Baca berita tanpa iklan. Gabung Kompas.com+
Salin Artikel

Konten Media Sosial Penuh Sensasi, Miskin Esensi?

Ketika saya diminta membuat pesan edukasi singkat yang berdurasi satu menit, rasanya jauh lebih frustrasi ketimbang membuat artikel penuh seperti ini.

Ketika saya tanya: Kenapa sih harus satu menit? Kenapa harus video? Dijawab: karena generasi baru ini tidak suka bertele-tele, mau yang simple, praktis, mudah, dan mudah dipahami. Dengggggg! Meteor raksasa baru saja jatuh ke atas bumi.

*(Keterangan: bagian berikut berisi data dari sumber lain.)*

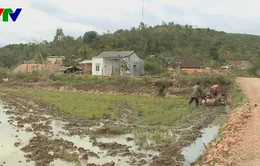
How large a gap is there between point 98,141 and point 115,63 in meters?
34.5

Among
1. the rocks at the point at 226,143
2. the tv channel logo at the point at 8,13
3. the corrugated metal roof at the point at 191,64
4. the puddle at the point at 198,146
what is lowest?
the puddle at the point at 198,146

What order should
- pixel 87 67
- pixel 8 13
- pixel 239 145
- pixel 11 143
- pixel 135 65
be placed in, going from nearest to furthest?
1. pixel 239 145
2. pixel 11 143
3. pixel 8 13
4. pixel 135 65
5. pixel 87 67

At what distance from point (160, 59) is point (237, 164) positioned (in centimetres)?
4870

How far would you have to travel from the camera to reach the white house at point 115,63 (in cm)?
4272

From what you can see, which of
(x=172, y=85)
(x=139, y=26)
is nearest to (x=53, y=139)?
(x=172, y=85)

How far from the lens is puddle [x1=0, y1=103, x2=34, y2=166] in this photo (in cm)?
787

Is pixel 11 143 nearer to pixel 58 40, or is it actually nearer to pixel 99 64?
pixel 99 64

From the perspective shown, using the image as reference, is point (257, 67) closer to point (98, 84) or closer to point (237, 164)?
point (98, 84)

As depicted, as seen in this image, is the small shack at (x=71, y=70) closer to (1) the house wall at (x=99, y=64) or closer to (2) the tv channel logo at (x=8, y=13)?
(1) the house wall at (x=99, y=64)

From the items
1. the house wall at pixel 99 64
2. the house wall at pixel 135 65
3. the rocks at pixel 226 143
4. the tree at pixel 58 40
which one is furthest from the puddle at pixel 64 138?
the tree at pixel 58 40

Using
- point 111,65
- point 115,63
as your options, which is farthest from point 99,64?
point 115,63

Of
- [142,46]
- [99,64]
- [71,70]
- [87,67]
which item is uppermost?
[142,46]

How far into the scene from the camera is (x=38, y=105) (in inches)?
775

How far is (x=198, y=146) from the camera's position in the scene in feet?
30.6
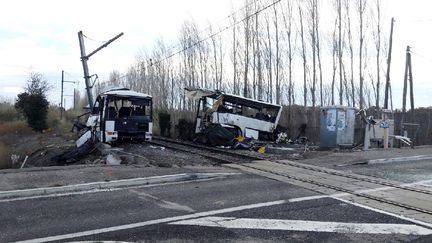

Fenomena yang sama terjadi di salah satu komentar dalam akun Instagram saya, yang menanyakan tutorial video cara membuat santan. Cara memanaskan makanan pendamping asi. Cara membuat bubur cincang. Cara menakar porsi bahan makanan.

Padahal setiap gambar (posting-an) di Instagram, sudah disertai kata-kata sederhana dalam kalimat pendek. Masih tidak bisa dipahami.

Jujur saya agak khawatir dengan kemampuan abstraksi generasi masa kini. Apakah itu sebabnya, mereka menjadi penikmat video, YouTube ketimbang pembaca buku? Akankah kita menuju masa di mana buku (termasuk e-book) semakin langka?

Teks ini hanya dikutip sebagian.